Rund 540 Menschen hat die Bundesregierung seit Ende 2022 im Rahmen des Bundesaufnahmeprogramms für bedrohte afghanische Zivilisten (BAP) aufgenommen, dabei sollten 1000 Personen pro Monat kommen dürfen. Nun ist aufgrund der Haushaltslage unklar, ob das Programm überhaupt fortgeführt wird. Die Mittel für den entsprechenden Posten sollen um fast 90 Prozent gekürzt werden.
Auf der Kippe: „Es ist offen, wie es da weitergeht“, sagte gestern ein Sprecher des Innenministeriums. Angesichts der Haushaltslage müssten Innen- und Außenministerium weiter beraten, in welchem Umfang das Programm weiterlaufen kann. Ein Sprecher des Auswärtigen Amts betonte aber, es sei im Koalitionsvertrag verankert. Die Regierung habe keine Entscheidung getroffen, das BAP vorzeitig zu beenden.

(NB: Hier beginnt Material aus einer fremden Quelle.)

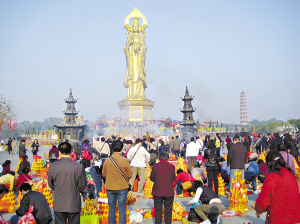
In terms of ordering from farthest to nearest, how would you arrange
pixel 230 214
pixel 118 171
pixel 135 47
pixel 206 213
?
1. pixel 135 47
2. pixel 230 214
3. pixel 206 213
4. pixel 118 171

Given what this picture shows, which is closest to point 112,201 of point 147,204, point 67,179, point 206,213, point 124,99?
point 67,179

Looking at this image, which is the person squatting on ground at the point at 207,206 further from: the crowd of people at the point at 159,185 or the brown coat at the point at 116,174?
the brown coat at the point at 116,174

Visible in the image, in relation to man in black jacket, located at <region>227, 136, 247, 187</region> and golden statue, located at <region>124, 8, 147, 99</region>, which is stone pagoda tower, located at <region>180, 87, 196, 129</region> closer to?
golden statue, located at <region>124, 8, 147, 99</region>

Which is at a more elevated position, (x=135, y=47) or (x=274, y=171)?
(x=135, y=47)

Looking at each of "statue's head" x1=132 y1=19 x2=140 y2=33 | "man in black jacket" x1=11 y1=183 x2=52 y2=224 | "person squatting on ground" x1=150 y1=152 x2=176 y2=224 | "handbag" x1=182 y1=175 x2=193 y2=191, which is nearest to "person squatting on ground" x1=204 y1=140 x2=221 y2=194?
"handbag" x1=182 y1=175 x2=193 y2=191

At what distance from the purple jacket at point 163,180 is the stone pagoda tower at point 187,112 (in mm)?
22004

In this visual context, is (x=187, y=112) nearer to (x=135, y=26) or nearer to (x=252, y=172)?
(x=135, y=26)

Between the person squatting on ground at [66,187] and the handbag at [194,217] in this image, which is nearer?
the person squatting on ground at [66,187]

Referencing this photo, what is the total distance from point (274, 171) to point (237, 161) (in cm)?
398

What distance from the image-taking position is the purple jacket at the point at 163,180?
5271 mm

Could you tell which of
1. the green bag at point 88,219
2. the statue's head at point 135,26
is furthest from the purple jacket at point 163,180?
the statue's head at point 135,26

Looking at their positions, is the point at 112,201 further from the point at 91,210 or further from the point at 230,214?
the point at 230,214

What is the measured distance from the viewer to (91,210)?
527cm

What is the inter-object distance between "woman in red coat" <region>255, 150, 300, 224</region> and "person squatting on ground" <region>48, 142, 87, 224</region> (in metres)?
2.27
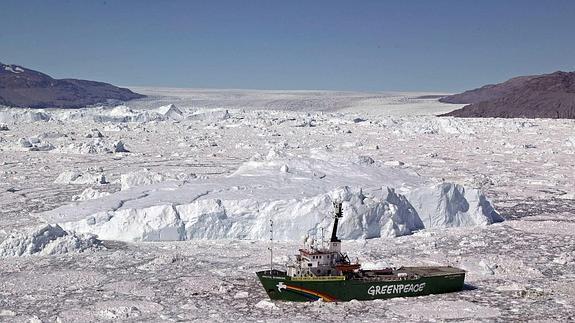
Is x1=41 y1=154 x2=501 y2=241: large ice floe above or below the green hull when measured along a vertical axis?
above

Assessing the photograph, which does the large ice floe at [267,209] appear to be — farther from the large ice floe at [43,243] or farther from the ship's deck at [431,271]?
the ship's deck at [431,271]

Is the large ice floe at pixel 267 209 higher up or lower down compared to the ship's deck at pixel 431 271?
higher up

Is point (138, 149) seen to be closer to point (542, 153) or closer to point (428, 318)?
point (542, 153)

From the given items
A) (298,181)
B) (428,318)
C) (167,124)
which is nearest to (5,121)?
(167,124)

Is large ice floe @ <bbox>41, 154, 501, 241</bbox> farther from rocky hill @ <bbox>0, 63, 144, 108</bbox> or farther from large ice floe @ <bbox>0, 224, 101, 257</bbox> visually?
rocky hill @ <bbox>0, 63, 144, 108</bbox>

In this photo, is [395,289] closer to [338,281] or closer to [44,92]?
[338,281]

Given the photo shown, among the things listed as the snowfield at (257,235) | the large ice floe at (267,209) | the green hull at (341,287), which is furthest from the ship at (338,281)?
the large ice floe at (267,209)

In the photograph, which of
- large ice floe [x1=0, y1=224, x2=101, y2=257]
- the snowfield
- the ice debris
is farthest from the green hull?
the ice debris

Enttäuschung und Frust: „Die Bundesregierung hat ihr Versprechen, gefährdete Menschen, insbesondere LGBTQ-Menschen, aufzunehmen, zu evakuieren und zu retten, nicht eingehalten“, sagte Ali Tawakoli, Gründer der Organisation Rainbow Afghanistan, SZ Dossier. Viele von ihnen säßen immer noch in Taliban-Gefängnissen und würden öffentlich von den Taliban bestraft.
Statt mehr Menschen zu evakuieren, würden Zusagen über das BAP derzeit verstärkt zurückgenommen, kritisierten Menschenrechtsorganisationen. Die Aufnahmebedingungen müssten erfüllt sein und sich keine Sicherheitsbedenken ergeben, hieß es aus dem Auswärtigen Amt. Das prüft Deutschland derzeit in Pakistan, wo es zu Verzögerungen kommt. Zusammen mit anderen Aufnahmeprogrammen sind insgesamt rund 34.000 Afghaninnen und Afghanen nach Deutschland eingereist.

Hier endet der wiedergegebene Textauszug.